Tuttavia, in tanti hanno fatto subito notare che queste protezioni sono in generale inadeguate, specialmente nel caso di abusi domestici.
A seguito di queste rimostranze, Apple ha ridotto l’intervallo di tempo dopo il quale un Airtag abusivo segnala la propria presenza. Inizialmente questo lasso di tempo era di 3 giorni, adesso è sceso ad un intervallo variabile tra le 8 e le 24 ore.
Tuttavia, questo non è ancora sufficiente. Anche otto ore sono sufficienti per ricostruire con precisione ogni nostro movimento e permettere di rintracciare la nostra casa o altri luoghi che frequentiamo spesso. Insomma, l’avviso di essere “seguiti” potrebbe arrivare ancora troppo tardi.
Per non parlare del fatto che è possibile ricevere un avviso sullo smartphone solo se abbiamo un iPhone, ma non se abbiamo un dispositivo Android. In questo caso, l’unico modo per accorgerci di essere spiati è il segnale acustico emesso dall’Airtag. Ma si tratta, in verità, di un avviso assai debole che potremmo non percepire o identificare facilmente.
Anche in questo caso, Apple ha provato a correre ai ripari dicendo che entro fine anno metterà a disposizione degli utenti Android un’app da scaricare per identificare eventuali Airtag indesiderati.
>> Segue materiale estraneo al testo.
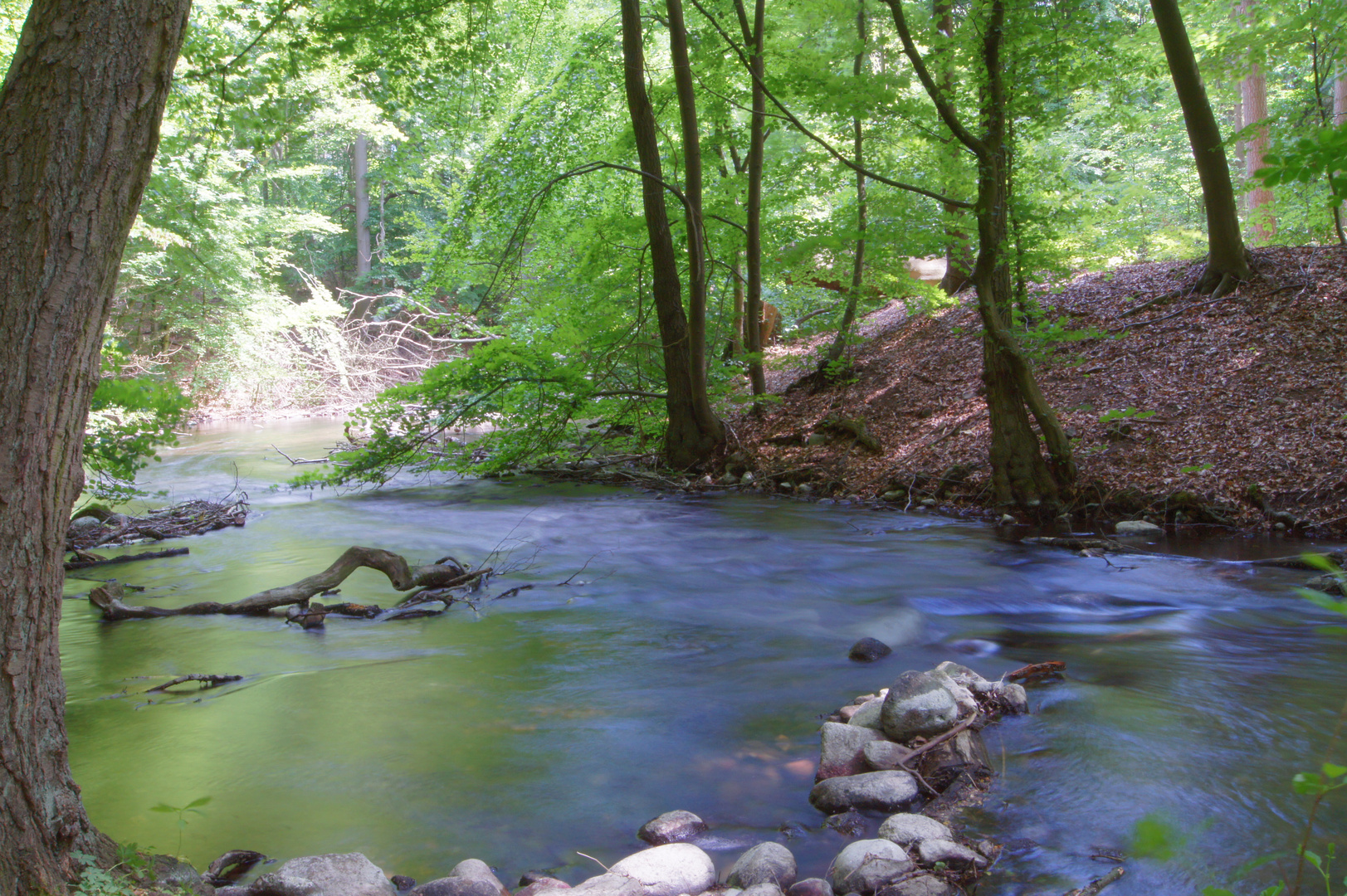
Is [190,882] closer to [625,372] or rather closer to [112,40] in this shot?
[112,40]

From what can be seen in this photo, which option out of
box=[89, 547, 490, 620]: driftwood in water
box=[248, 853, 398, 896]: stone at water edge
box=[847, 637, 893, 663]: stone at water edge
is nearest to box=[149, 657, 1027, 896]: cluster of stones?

La toppa, però, sembra quasi peggiore del buco. Bisogna essere costretti a scaricare un’app per verificare di non essere spiati? È questo il concetto di libertà a cui devono rassegnarsi coloro che non sono utenti Apple?
Colpisce che un’azienda che si dichiara attenta alla privacy come Apple e che si è contraddistinta per atteggiamenti protettivi (come a seguito dell’ultimo aggiornamento del sistema operativo iOS in cui è possibile per gli utenti disattivare facilmente il tracciamento delle applicazioni), abbia messo in commercio uno strumento che può essere facilmente utilizzato in modo scorretto, senza un’adeguata applicazione dei principi di security e privacy by design (che pure sono stati introdotti dal nuovo regolamento in materia di protezione dei dati personali, il famigerato GDPR).
Ma, forse, la cosa che più stupisce è che tutta questa vicenda sia passata (e sia ancora) praticamente sottotraccia. Recentemente, Altroconsumo ha presentato una segnalazione al Garante Privacy affinché apra un’istruttoria, ma per gli utenti la scarsa attenzione alla privacy di Airtag non sembra essere un problema. Per settimane i nuovi dispositivi sono andati talmente a ruba da risultare praticamente introvabili. Insomma, la cosa davvero preoccupante è che in pochi si siano accorti dei rischi di questa tecnologia.
Pur essendo ormai cittadini e consumatori digitali, non sappiamo riconoscere e comprendere i rischi della sorveglianza e del tracciamento. E così, finisce che siamo più preoccupati di perdere le chiavi di casa che le nostre libertà.